And some of the younger engineers are grownups at my work.  Not all, of course, but some.  When you publicly point out their mistakes, and walk them through the chain of events where their mistake would have resulted in a fatality or a million dollars up in smoke you can see them experiencing a gastrointestinal upset event.  That's when you know you got through to them.

A few of those and they learn that special snowflakes get people killed.


----------



## Clock work (Jan 7, 2018)

spumco said:


> And some of the younger engineers are grownups at my work.  Not all, of course, but some.  When you publicly point out their mistakes, and walk them through the chain of events where their mistake would have resulted in a fatality or a million dollars up in smoke you can see them experiencing a gastrointestinal upset event.  That's when you know you got through to them.
> 
> A few of those and they learn that special snowflakes get people killed.

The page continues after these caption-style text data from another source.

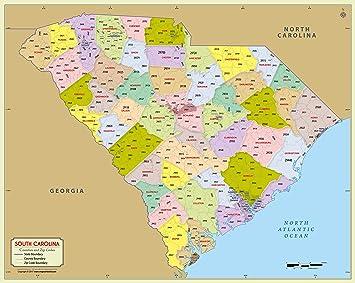 Sc Zip Code Map Amazon.: South Carolina County with Zip Code Map (36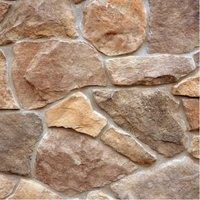 Buff Field Stone image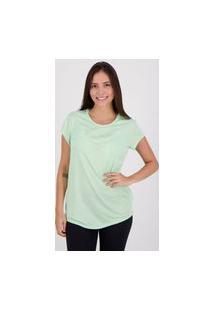 Camiseta Puma Active Heather Feminina Verde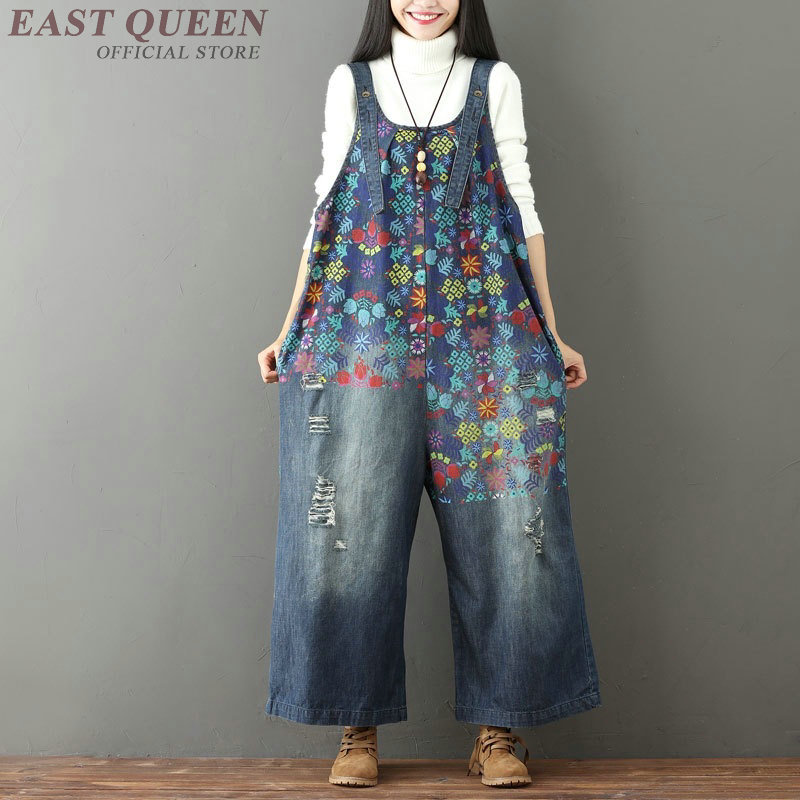 Femme 2018 Les Jeans 1 Mode Denim De Salopette D'hiver Dd1211 Femelle Pour Femmes Combinaisons nWIIXwqCa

Your experience doesn't reflect ours but that said, what you need for the big company model is nearly the opposite of the small company model. My company is small by design. I've been hiring since the mid-80's and what walks in the door now as rookies does not/cannot work for us (and they make utterly ignorant customers too) and we're never invest even a single heartbeat in trying again (12-14 snowflakes over the last decade). The big exception... ex-combat-military. Unlike the flakes, they "get" and believe in cause/effect. As to the direction SW products are moving, it's just a pity. This should be a renaissance of wonderful familiar tools that have been shaken out over decades. I'm pretty massively anti-technology. There's a principle known as The Lindy Effect (defined on line) that adds a ton of credence to avoiding the flavor of the month things... to avoid neomania. Couple that with the factors that drive system system reliability vs time (inversely proportional to the product of parts count and software system states) and you have guys who own tech companies like me driving a 15 year old truck and motorcycles designed in 1982 and until recently did his photography with film and a Speed Graphic.


----------



## Jake2465 (Jan 7, 2018)

spumco said:


> 2D contour and others have an editable horizontal lead length value, but it appears that 2D Adaptive doesn't.



It does, simply add a value to the horizontal lead in / out.


----------



## spumco (Jan 7, 2018)

Jake2465 said:


> It does, simply add a value to the horizontal lead in / out.


Maybe I'm missing something.  All I see in the linking tab is horizontal/vertical lead radius - not length.

If I change the radius in the field, it changes the radius just fine - but it's the long horizontal sweep _after_ the radius that's the problem.  If you look at the first screenshot I posted you can see a little vertical/horizontal radius and then a horizontal green line before the blue cutting path.


----------



## Jake2465 (Jan 7, 2018)

spumco said:


> Maybe I'm missing something.  All I see in the linking tab is horizontal/vertical lead radius - not length.
> 
> If I change the radius in the field, it changes the radius just fine - but it's the long horizontal sweep _after_ the radius that's the problem.  If you look at the first screenshot I posted you can see a little vertical/horizontal radius and then a horizontal green line before the blue cutting path.



This may be an algorithm issue. You can adjust the entry position of the tool path with some setting in there. It will pronably be in the linking area. Also, some times making a minor depth of cut adjustment can cause fusion to recalculate the tool paths and possibly give a better tool path.


----------



## spumco (Jan 7, 2018)

Jake2465 said:


> Also, some times making a minor depth of cut adjustment can cause fusion to recalculate the tool paths and possibly give a better tool path.



That's true.  I simply selected a point on the part corner as the entry point and while it left the long lead in, it changed from an X- lead in to a Y+ lead in and avoided the crash.


----------